Payam Feili, un poète iranien gay ayant demandé l’asile à Israël, a déclaré lundi à des journalistes à Jérusalem que son visa avait été prolongé jusqu’en octobre après que son visa actuel soit sur le point d’expirer.

« Je prévois ma vie comme si j’allais rester ici à long terme » a-t-il déclaré, s’exprimant depuis les bureaux du groupe de défense The Israël Project. « Avec l’aide de mes amis, je peux mettre en place une vie simple ici. Je n’ai besoin d’aucune aide d’aucun gouvernement, qu’il soit israélien ou pas. »

Il a déclaré n’avoir pas rencontré d’officiels, mais est confiant sur le fait qu’il sera autorisé à rester en Israël.

Confronté à la persécution pour sa sexualité et à la censure, Feili à fui son Iran natal en 2014 pour la Turquie, avant de venir en Israël. Il est arrivé en Israël en fin d’année dernière pour voir son dernier roman « Je grandirai, je porterai des fruits… des figues » adapté au théâtre en hébreu à Tel Aviv

Feili, qui a écrit neuf livres, n’a pas pu publier son travail en Iran.

Payam Feili à Jérusalem le 29 février 2016 (Crédit : Luke Tress/Times of Israel)

Payam Feili à Jérusalem le 29 février 2016 (Crédit : Luke Tress/Times of Israel)

Feili a accusé à la fois le gouvernement iranien et la société en général pour sa persécution, mais a déclaré que le régime était responsable d’enseigner l’intolérance.

« Le principal problème avec la République islamique d’Iran est qu’ils ne veulent même pas que vous parliez de votre identité personnelle, » a déclaré Feili, qui arbore une étoile de David tatouée à son cou. « La République islamique d’Iran vous accorde une identité en tant que personne chiite, une personne qui hait le monde entier, et ils veulent que vous adoptiez cela comme votre identité et rien d’autre. »

Il a déclaré qu’il n’attendait pas que les récentes élections ne changent la situation dans son pays d’origine.

« Cela ne va pas engendrer une réforme qui va changer la direction de la société, a-t-il déclaré.
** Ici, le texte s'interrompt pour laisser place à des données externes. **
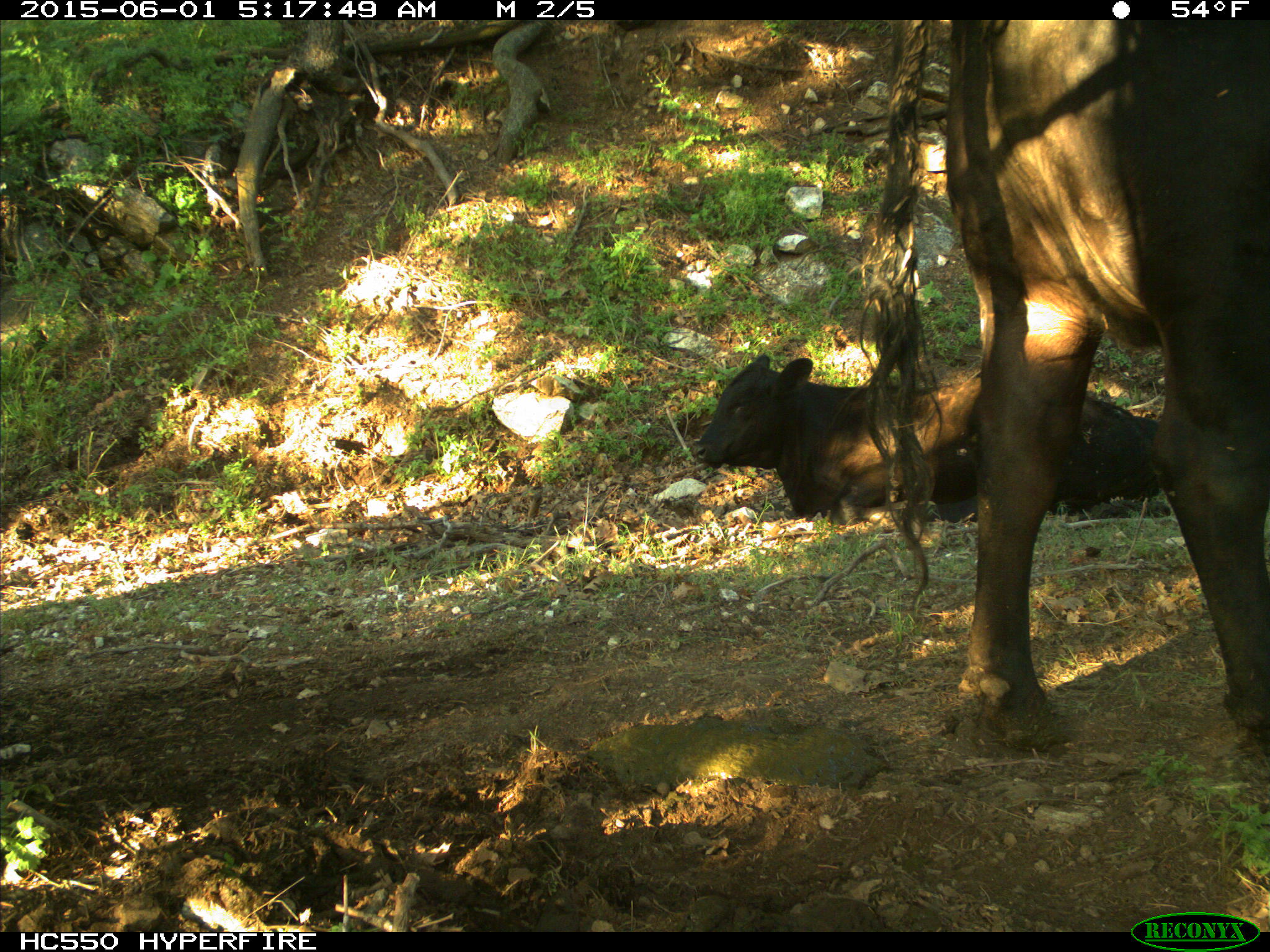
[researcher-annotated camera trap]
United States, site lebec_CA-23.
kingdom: Animalia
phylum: Chordata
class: Mammalia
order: Artiodactyla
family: Bovidae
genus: Bos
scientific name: Bos taurus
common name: domestic cow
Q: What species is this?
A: Bos taurus (domestic cow).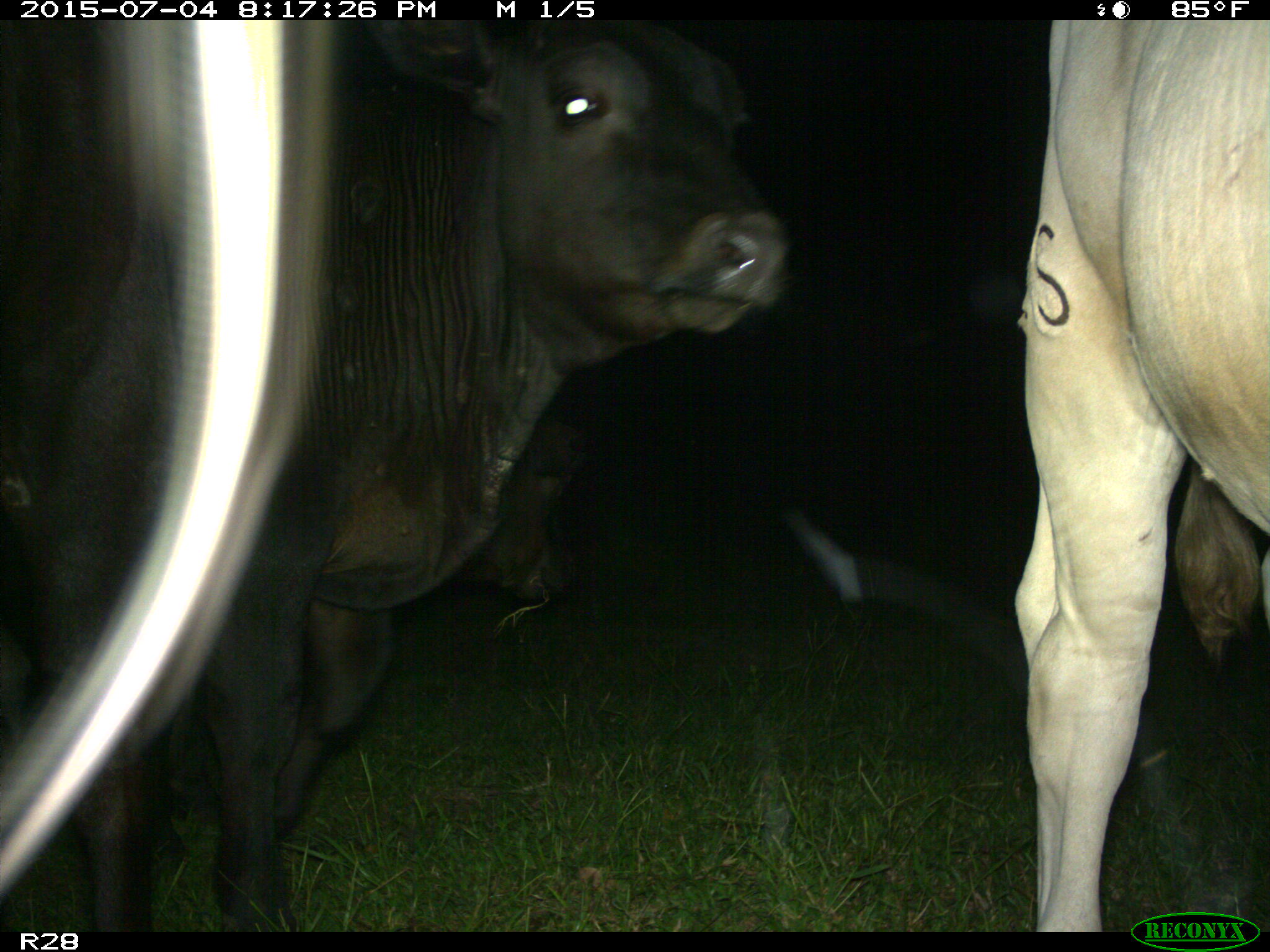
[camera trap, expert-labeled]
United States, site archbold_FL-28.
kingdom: Animalia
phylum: Chordata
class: Mammalia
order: Artiodactyla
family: Bovidae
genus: Bos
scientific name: Bos taurus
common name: domestic cow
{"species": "Bos taurus (domestic cow)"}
Je n’ai aucune intention de rentrer en Iran suite aux élections. »

Feili a dit qu’il reconnaissait la difficulté de vivre en Israël, mais ne regrette pas cette décision.

« Depuis le début, je ne cherchais pas un endroit où je pourrais avoir une vie facile, a-t-il déclaré. Je comprends que c’est un pays libéral où les minorités sont soutenues. »

Feili a déclaré que sa famille l’avait principalement soutenu quand il a quitté l’Iran mais qu’ils sont sous pression depuis sa présence en Israël. Il a ajouté qu’il ne pensait pas que le régime était un danger pour eux.